### QUESTIONS ON THE MATERIAL
1. Answer these questions from the passage on web roll inserts, one line each:
(a) What shape is each insert?
(b) What does the brim of the insert prevent?
(c) Why does the operator stand a web roll on one end when laying it down?
2. Write out word for word the part of the passage on web roll inserts that begins at the words "In order to avoid the" and stops after "Pat. No. 4,372,500.".

### PROVIDED PASSAGE
# # # # #
In order to avoid the shortcomings of conventional holding assemblies, as well as the undesirability of having an operator handle the web rolls with bare hands, holding members having been developed. These members generally consist of inserts which are placed into each open end of the web roll core. Each insert is shaped like a cylindrical hat with a wide flat brim. The operator puts his fingers into the interiors of the hats, which remain stationary as the web roll rotates. Thus, the operator's fingers are protected. The brim of the hat prevents contact between the fingers of the operator and the edges of the web. Such an insert system may be found in my previous U.S. Pat. No. 4,372,500.

Even this simple system has been found to have its drawbacks. Often an operator must lay down a web roll to attend to another matter. In order to avoid soiling the web with dirt or moisture which is often found on warehouse floors, the operator will stand the roll on one end. If extreme care is not taken while doing this, the protective insert may fall out of the web roll core. The insert might then be damaged if the roll is put down on top of it, or may equally as likely become lost. The operator using this system may thus find himself constantly replacing and refitting inserts in the web core. Besides being inconvenient, this arrangement is costly and time-consuming.
# # # # #
### RAW DATA
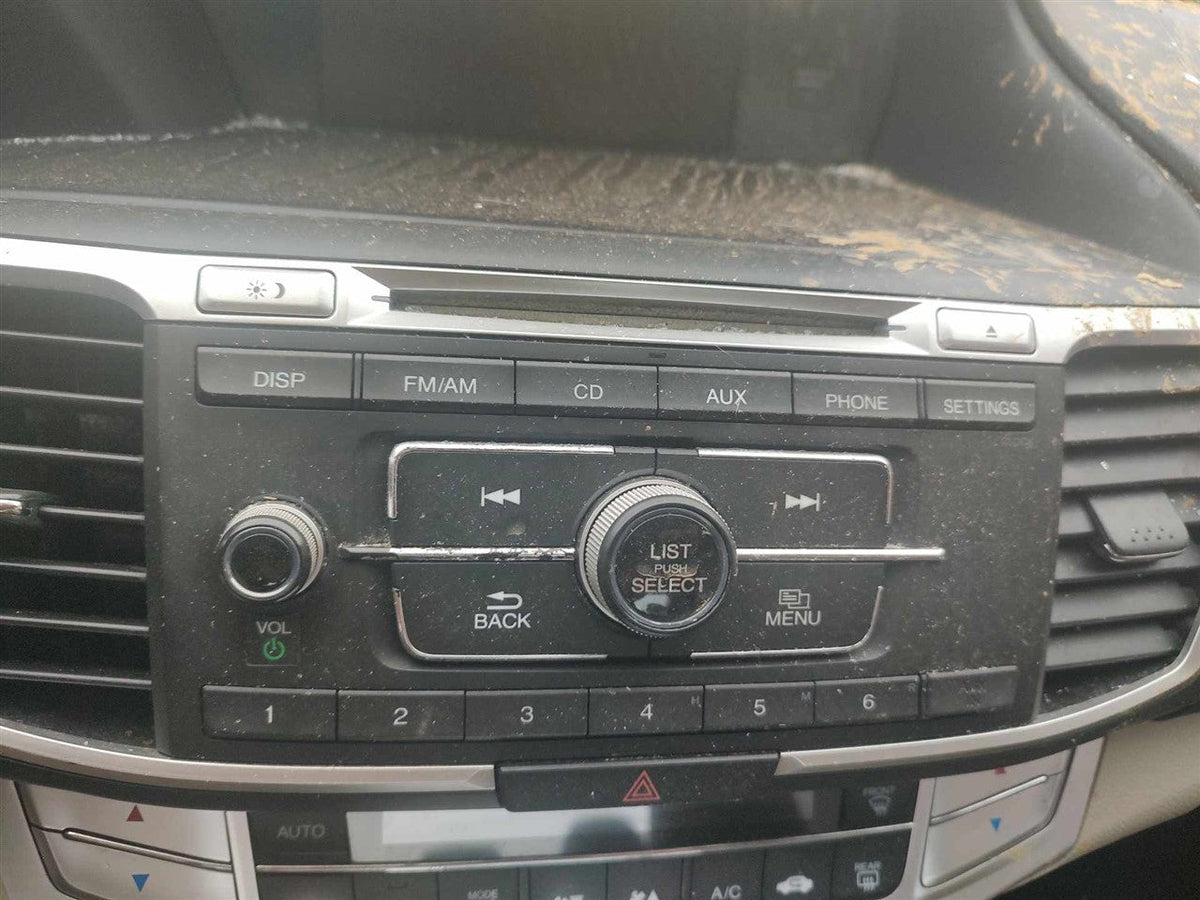 Radio Receiver from a 2014 Honda Accord, photo 1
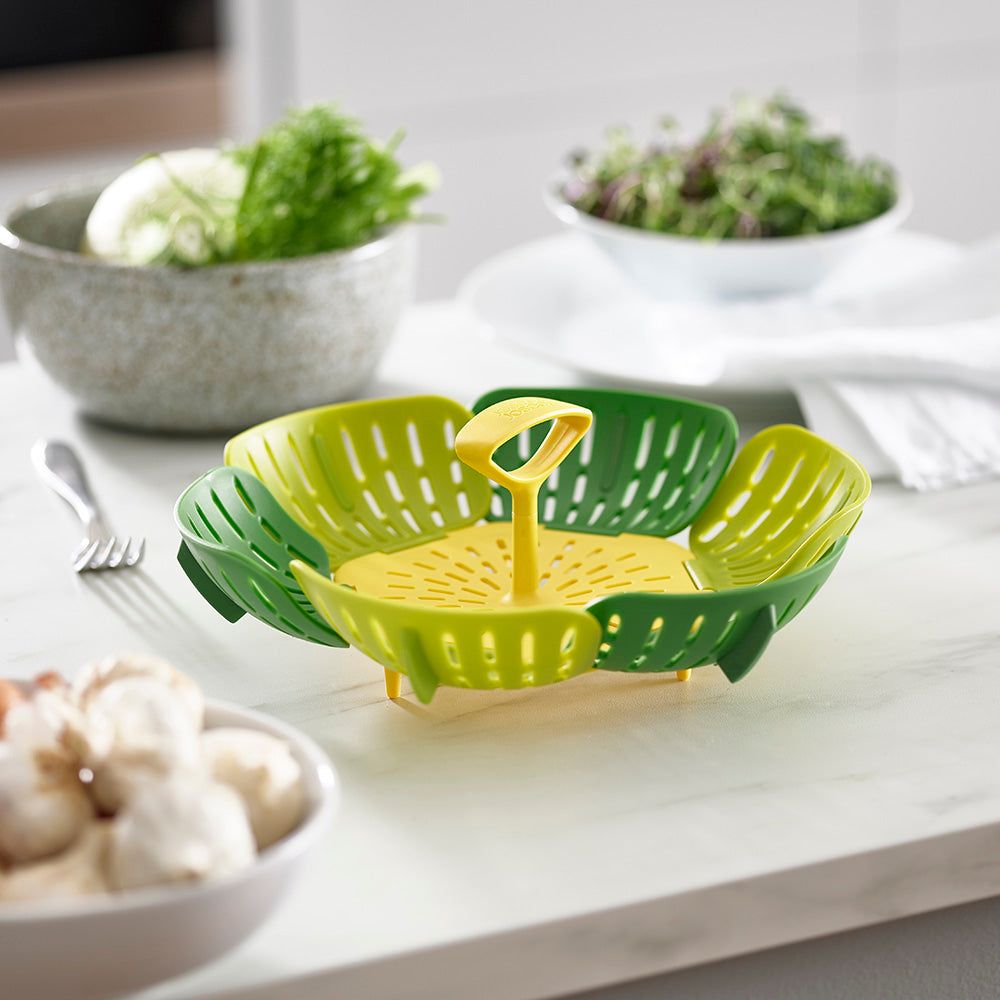 Joseph Joseph Bloom™ Folding Steamer Basket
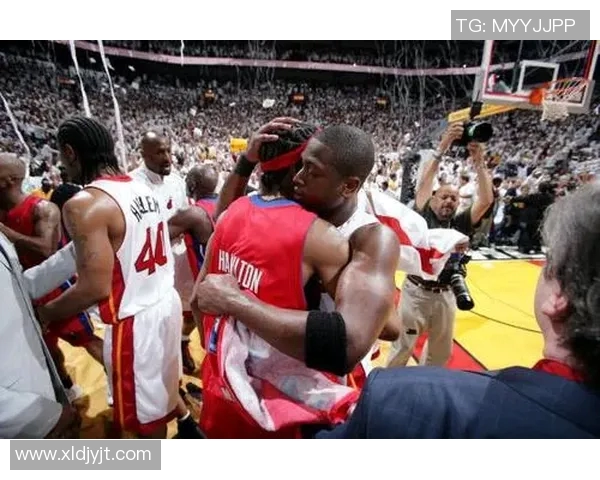 现代篮球核心博弈点,热火活塞太阳进攻套路解析 现代篮球核心博弈点,热火活塞太阳进攻套路解析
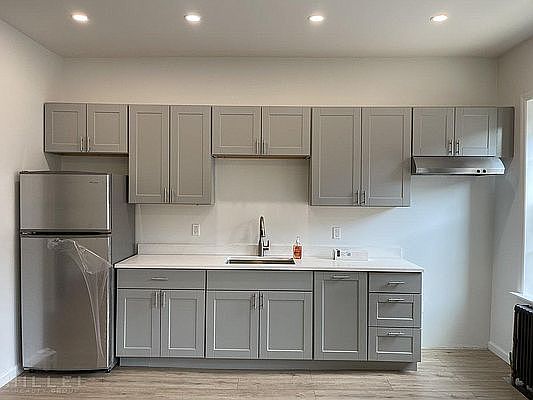 3rd image of 90-10 Jamaica Ave #2F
# # # # #
### TASK-BY-TASK RESULTS
1.
(a) Each insert is shaped like a cylindrical hat with a wide flat brim.
(b) It prevents contact between the operator's fingers and the edges of the web.
(c) To avoid soiling the web with dirt or moisture often found on warehouse floors.

2.
In order to avoid the shortcomings of conventional holding assemblies, as well as the undesirability of having an operator handle the web rolls with bare hands, holding members having been developed. These members generally consist of inserts which are placed into each open end of the web roll core. Each insert is shaped like a cylindrical hat with a wide flat brim. The operator puts his fingers into the interiors of the hats, which remain stationary as the web roll rotates. Thus, the operator's fingers are protected. The brim of the hat prevents contact between the fingers of the operator and the edges of the web. Such an insert system may be found in my previous U.S. Pat. No. 4,372,500.